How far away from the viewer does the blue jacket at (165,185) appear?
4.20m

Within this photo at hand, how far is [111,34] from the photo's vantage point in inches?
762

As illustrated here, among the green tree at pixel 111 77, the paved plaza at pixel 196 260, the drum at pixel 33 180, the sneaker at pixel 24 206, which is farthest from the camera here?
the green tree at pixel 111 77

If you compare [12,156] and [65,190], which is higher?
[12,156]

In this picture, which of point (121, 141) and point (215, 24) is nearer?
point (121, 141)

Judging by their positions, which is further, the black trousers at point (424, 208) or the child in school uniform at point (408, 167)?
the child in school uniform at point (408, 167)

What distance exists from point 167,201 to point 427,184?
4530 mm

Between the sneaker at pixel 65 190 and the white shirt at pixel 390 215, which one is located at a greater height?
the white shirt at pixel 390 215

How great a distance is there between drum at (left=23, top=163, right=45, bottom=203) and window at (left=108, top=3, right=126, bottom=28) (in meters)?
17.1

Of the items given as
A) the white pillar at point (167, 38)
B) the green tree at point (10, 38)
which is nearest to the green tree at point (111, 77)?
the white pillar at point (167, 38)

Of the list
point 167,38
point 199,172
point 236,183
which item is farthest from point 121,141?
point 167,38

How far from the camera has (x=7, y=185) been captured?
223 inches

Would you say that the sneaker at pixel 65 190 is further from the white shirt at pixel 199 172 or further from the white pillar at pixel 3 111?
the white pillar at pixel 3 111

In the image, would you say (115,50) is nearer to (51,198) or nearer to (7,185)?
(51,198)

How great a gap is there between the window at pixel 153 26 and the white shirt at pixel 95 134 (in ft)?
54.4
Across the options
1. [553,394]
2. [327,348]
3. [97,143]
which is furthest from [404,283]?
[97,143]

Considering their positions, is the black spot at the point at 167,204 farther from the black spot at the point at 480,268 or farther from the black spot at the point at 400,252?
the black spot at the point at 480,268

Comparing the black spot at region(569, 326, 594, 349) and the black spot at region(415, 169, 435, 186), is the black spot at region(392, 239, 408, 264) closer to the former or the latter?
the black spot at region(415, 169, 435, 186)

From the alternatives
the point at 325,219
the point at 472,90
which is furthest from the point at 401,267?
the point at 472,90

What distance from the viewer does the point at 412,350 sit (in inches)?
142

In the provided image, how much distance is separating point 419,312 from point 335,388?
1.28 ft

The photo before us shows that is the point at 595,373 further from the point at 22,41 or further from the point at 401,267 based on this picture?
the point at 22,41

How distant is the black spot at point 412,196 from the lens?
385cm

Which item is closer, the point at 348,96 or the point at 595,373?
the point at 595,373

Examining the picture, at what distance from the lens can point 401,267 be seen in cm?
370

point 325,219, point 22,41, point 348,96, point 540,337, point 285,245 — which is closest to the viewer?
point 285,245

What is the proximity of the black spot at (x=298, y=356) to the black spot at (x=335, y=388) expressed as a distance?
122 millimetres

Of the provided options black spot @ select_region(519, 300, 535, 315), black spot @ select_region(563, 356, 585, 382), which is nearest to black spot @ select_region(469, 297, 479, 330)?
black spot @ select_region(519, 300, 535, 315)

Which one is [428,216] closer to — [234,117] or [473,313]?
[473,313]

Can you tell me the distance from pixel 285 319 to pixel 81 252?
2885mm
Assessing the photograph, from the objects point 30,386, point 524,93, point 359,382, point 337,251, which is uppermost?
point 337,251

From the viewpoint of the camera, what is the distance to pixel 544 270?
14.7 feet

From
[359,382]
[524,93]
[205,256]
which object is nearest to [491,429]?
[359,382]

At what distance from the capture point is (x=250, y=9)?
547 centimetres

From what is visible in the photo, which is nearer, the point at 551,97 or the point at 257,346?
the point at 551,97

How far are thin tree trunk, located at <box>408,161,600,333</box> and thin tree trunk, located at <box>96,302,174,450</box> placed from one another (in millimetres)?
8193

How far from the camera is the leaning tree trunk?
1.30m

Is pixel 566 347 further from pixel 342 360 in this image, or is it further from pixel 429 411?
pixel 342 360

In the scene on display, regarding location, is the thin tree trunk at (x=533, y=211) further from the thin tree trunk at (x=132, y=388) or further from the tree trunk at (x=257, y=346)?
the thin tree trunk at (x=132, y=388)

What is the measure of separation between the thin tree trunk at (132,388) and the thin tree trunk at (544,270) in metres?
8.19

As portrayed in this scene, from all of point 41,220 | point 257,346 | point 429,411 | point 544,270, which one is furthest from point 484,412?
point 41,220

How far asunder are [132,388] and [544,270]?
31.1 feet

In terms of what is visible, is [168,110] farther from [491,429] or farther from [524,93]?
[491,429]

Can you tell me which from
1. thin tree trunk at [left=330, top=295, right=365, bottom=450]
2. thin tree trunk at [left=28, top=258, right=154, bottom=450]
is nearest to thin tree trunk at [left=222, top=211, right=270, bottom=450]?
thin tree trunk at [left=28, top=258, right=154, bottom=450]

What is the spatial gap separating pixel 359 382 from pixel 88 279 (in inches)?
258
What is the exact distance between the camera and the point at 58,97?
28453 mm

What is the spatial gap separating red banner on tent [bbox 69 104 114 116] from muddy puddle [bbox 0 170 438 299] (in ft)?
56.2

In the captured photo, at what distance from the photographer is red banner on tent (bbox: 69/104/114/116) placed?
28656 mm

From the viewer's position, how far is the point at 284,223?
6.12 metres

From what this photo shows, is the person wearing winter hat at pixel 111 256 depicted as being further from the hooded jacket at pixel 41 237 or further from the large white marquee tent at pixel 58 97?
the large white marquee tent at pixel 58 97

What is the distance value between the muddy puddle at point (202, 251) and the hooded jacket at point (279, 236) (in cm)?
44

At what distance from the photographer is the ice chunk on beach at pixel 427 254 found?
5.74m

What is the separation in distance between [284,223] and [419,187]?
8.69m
####
Instructions to follow.
All lines from the one containing "How far asunder are [132,388] and [544,270]?" through the end of the records, both ends included, are to be quoted exactly; please add nothing else.

Result.
How far asunder are [132,388] and [544,270]?
31.1 feet

In terms of what is visible, is [168,110] farther from [491,429] or farther from [524,93]?
[491,429]

Can you tell me which from
1. thin tree trunk at [left=330, top=295, right=365, bottom=450]
2. thin tree trunk at [left=28, top=258, right=154, bottom=450]
is nearest to thin tree trunk at [left=222, top=211, right=270, bottom=450]?
thin tree trunk at [left=28, top=258, right=154, bottom=450]

What is the spatial gap separating pixel 359 382 from pixel 88 279 (in inches)?
258
What is the exact distance between the camera and the point at 58,97?
28453 mm

What is the spatial gap separating red banner on tent [bbox 69 104 114 116] from muddy puddle [bbox 0 170 438 299] (in ft)?
56.2

In the captured photo, at what distance from the photographer is red banner on tent (bbox: 69/104/114/116) placed?
28656 mm

From the viewer's position, how far is the point at 284,223?
6.12 metres

From what this photo shows, is the person wearing winter hat at pixel 111 256 depicted as being further from the hooded jacket at pixel 41 237 or further from the large white marquee tent at pixel 58 97?
the large white marquee tent at pixel 58 97

What is the distance value between the muddy puddle at point (202, 251) and the hooded jacket at point (279, 236) (in cm)?
44

At what distance from the photographer is the ice chunk on beach at pixel 427 254 found?
5.74m

What is the separation in distance between [284,223] and [419,187]?
8.69m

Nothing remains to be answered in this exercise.